Finally, upon arriving, I celebrated the end, the “arrivĂ©e au sommet” I was finally able to let down the story of who I had been to become the woman I am: strong, sweaty, present and happy. And so it is.

Tuesday, October 9, 2012

Authentically ME!!

I nervously rose towards the front of the sanctuary to give my class performance tonight. I was dead last. I purposely put myself last on the list, hoping that I wouldn’t have to present at all. And normally, I don’t have fears associated with public speaking. But, tonight, in particular, the students’ performances were stunning and vibrant and they pulled at my heart strings and I cried, a lot. I didn’t want to follow any of them. Charlee with her brilliant 3 minute standup on pirates or Marian’s heartfelt piece on NIA. There was Martha, with the gut-wrenching performance of that song and then, of course Liana’s amazing solo. And Deana’s touching and vulnerable moment, which lead to Vicki’s beautiful rendition of the reluctant teacher. I hadn’t prepared. I hadn’t put the “effort in” and I was afraid of how I’d appear to the rest of the class.

Appearance for me is a huge issue. If you haven’t noticed, please read my blog and you will soon discover, that how I am perceived by the world and how I see myself in the world is a huge and misleading source of discomfort and consternation for me.

Who am I to show up and feel it’s ok to take stage without a scripted piece? Who am I to think that what I have to say will matter? Have substance? Make meaning for others?

Well, who am I not to be? I am, after all, me. And that is probably all that I need to be. Spiritually speaking.

One of my last blog entries, Sweaty Bicycle Mama, ended with a bit about being pretty and put together and how that is an aspect of beauty. How, being pure of heart and authentic is certainly another equally important aspect of beauty. And how, if you manage both, I find that to be unattainably, miraculously, competently wonderful.. Sure, beauty is a wondrous thing.

But, in the end, the thing that I am striving for is acceptance. And, as I looked out on the audience of my peers, I knew instinctively, that I was unconditionally accepted and loved for who I am, just as I am. Sweaty, bunched up panties, unprepared speech and all, they love me. I think the instructor said that I was adorable or charming or something like that….and it’s funny, because, this is exactly what I strive to be: adorable.

It’s something I’ve longed for since I was a little girl. I don’t know if is something I didn’t get enough of as a child or something that is inherent within me from a past life, but the thought of being adored and loved, just as I am is something that makes me well up with tears and seriously fall to pieces over.

And the instructor asked me what was my purpose with my piece. What goal did I have in mind. And honestly, I stared down at my feet and sort of dragged my shoe across the ground like a timid teenager. I had not plan. I had no idea of what I wanted to accomplish, other than acceptance by my peers. Wasn’t that enough, I thought to myself. After everything I’ve been through, can’t simply being accepted be an adequate goal? I think he has higher expectations of me than I have of myself. And that is unique.

I friend recently told me that they feel “lost”. And, after trying to surmise a valid response worthy of this person’s caliber and character, I reverted to a quote from Thoreau: When we find we are totally lost, it is then when we truly discover and understand who we are. Telling him this was an act of healing for myself. I hadn’t considered how utterly lost I can become in the self-deprecating, self-censoring, apologetic-manner-for-my-very-presence mode of behavior in which I live.

Tonight, these people, my peers, truly accepted me for who I was, without script or special flair. The truth is, that I showed up, raw, authentic and unapologetically as myself and that, in it’s own way is the performance of a lifetime.

-*-*-

**Assignment**
Answer these questions about the blog post:
(a) Where on the list of class performers did the writer place herself?
(b) What is the title of the earlier blog entry the writer mentions?
(c) Whose quote did the writer offer to the friend who felt "lost"?
The records that come next have no connection to the blog post above.

Stored data entries
-*-*-

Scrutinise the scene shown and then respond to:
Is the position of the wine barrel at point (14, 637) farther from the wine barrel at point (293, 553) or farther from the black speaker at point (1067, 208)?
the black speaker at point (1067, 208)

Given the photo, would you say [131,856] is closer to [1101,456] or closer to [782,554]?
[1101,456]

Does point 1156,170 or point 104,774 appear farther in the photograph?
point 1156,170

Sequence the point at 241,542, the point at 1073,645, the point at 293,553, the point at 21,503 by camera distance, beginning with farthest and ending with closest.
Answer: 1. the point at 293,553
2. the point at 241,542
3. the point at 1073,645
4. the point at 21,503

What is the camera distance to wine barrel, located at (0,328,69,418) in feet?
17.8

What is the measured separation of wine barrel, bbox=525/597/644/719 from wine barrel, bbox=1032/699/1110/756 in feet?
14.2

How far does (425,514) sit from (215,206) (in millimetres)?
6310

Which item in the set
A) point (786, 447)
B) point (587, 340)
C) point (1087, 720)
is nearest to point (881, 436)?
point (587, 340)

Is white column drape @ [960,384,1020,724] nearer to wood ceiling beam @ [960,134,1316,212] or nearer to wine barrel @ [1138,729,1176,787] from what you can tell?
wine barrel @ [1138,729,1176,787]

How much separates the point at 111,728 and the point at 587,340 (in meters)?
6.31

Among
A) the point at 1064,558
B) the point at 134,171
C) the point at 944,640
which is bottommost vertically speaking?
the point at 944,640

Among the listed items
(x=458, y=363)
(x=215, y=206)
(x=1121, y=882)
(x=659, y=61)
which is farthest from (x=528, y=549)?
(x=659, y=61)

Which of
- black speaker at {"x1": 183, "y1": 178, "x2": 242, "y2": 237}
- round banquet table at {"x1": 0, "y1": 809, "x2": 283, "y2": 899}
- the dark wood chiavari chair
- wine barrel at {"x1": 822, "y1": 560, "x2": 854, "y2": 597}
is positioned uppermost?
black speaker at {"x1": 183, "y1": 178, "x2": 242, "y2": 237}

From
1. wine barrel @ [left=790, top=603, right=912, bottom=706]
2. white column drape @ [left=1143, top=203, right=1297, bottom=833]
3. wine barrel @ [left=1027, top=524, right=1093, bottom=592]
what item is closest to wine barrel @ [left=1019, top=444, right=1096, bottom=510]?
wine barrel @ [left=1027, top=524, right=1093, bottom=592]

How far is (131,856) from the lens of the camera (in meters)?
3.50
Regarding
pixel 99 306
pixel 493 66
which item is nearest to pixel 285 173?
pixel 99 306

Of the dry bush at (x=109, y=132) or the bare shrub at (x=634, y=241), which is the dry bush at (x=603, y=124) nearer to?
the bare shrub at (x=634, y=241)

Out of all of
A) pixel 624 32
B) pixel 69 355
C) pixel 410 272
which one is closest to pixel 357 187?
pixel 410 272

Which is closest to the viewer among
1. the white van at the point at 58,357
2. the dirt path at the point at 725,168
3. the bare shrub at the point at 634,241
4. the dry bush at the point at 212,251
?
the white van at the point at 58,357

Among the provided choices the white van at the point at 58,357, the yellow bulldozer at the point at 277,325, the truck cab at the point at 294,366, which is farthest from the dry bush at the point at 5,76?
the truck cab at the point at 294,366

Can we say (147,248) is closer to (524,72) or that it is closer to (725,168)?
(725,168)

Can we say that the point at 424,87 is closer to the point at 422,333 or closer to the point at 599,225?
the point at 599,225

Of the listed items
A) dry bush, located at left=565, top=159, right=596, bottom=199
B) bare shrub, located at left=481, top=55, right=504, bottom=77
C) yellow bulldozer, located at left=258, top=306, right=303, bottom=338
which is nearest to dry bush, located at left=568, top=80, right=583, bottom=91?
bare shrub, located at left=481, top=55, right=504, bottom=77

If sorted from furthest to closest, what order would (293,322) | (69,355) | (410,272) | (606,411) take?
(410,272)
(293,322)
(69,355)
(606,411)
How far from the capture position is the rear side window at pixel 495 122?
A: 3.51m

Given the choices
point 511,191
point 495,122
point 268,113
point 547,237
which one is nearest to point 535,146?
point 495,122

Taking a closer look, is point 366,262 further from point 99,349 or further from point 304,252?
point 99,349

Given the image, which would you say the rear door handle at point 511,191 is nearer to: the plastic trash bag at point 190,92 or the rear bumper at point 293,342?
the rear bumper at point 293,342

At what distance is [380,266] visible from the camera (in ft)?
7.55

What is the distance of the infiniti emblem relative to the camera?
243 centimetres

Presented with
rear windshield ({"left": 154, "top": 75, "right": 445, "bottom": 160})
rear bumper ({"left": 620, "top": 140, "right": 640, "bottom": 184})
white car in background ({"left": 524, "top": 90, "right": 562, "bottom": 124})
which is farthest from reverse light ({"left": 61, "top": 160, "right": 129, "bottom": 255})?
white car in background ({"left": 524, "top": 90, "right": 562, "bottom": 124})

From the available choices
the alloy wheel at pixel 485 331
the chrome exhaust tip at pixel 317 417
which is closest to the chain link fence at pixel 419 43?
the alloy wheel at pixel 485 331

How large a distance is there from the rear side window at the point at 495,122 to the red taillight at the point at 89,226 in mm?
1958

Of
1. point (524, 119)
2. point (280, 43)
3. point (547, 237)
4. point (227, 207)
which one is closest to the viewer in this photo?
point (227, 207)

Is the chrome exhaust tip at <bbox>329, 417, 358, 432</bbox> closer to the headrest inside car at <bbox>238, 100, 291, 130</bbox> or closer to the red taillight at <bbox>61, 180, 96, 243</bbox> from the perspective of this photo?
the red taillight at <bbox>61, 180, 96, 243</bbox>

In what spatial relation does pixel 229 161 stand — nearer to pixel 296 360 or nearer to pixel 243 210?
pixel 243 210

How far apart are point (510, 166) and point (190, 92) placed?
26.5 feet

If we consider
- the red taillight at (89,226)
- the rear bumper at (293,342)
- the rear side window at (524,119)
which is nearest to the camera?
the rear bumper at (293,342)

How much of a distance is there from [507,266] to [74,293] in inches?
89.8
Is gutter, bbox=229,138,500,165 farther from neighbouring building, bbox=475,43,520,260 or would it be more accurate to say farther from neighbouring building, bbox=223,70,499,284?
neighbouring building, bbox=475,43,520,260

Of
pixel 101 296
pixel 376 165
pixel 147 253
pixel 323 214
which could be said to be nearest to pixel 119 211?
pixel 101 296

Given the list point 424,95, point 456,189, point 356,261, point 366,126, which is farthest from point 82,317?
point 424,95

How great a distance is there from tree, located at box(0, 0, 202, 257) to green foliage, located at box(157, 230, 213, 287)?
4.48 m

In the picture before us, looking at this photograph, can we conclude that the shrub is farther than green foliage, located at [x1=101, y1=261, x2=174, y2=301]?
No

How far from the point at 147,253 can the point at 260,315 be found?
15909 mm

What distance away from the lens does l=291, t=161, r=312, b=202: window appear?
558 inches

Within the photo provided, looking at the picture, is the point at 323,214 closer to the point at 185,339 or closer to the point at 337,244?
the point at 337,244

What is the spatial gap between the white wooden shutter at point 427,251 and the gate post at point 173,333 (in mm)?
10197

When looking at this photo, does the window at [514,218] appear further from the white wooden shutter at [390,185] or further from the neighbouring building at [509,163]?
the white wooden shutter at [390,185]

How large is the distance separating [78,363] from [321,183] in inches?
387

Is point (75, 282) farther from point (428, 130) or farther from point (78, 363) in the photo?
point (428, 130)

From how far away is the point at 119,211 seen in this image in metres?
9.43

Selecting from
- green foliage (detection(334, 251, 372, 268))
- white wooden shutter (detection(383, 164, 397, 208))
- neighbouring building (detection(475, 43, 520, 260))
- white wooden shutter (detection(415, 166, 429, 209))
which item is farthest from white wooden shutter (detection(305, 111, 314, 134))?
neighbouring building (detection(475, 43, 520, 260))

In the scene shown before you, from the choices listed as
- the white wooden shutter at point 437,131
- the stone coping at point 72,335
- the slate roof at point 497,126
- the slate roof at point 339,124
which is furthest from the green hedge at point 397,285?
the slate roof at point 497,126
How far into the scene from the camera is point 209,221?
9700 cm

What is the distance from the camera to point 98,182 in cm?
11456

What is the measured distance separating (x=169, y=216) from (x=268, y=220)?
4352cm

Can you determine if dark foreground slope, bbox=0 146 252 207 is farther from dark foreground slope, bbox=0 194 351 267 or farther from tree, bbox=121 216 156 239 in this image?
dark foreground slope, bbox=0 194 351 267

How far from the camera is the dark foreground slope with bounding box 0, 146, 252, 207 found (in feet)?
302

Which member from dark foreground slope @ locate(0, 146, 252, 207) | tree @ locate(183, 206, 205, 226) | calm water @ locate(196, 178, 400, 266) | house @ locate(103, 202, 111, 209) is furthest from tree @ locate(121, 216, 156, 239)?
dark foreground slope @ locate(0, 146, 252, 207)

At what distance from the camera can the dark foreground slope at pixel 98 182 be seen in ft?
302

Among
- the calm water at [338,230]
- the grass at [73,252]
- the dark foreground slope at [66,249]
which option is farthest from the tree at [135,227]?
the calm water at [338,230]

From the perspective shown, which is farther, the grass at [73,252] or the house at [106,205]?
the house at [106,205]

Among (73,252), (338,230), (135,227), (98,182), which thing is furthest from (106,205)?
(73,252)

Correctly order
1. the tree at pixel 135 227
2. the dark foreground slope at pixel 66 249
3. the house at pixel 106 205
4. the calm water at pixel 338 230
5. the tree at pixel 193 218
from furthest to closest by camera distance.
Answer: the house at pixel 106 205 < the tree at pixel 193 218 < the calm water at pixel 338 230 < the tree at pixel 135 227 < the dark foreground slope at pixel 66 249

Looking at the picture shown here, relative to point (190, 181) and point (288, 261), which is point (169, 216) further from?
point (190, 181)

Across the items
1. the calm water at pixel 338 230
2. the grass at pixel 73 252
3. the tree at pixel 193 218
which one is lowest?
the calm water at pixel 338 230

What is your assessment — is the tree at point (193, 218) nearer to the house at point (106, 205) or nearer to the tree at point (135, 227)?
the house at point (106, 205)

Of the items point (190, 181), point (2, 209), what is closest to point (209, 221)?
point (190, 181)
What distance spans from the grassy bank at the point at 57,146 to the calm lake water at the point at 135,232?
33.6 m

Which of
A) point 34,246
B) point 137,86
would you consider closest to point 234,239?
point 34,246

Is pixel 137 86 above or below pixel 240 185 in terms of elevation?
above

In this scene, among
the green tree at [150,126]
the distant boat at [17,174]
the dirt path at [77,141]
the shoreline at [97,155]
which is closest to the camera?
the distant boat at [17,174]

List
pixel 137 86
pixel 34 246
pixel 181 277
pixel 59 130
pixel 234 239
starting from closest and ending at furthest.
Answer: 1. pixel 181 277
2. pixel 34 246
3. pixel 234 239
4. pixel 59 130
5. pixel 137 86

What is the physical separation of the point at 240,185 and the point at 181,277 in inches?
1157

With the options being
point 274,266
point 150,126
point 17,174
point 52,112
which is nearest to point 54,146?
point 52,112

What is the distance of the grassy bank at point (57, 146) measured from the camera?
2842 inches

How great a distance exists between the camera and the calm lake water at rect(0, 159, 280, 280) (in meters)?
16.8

-*-*-

**Written solution**
(a) Dead last; she purposely put herself last on the list.
(b) Sweaty Bicycle Mama.
(c) Thoreau's.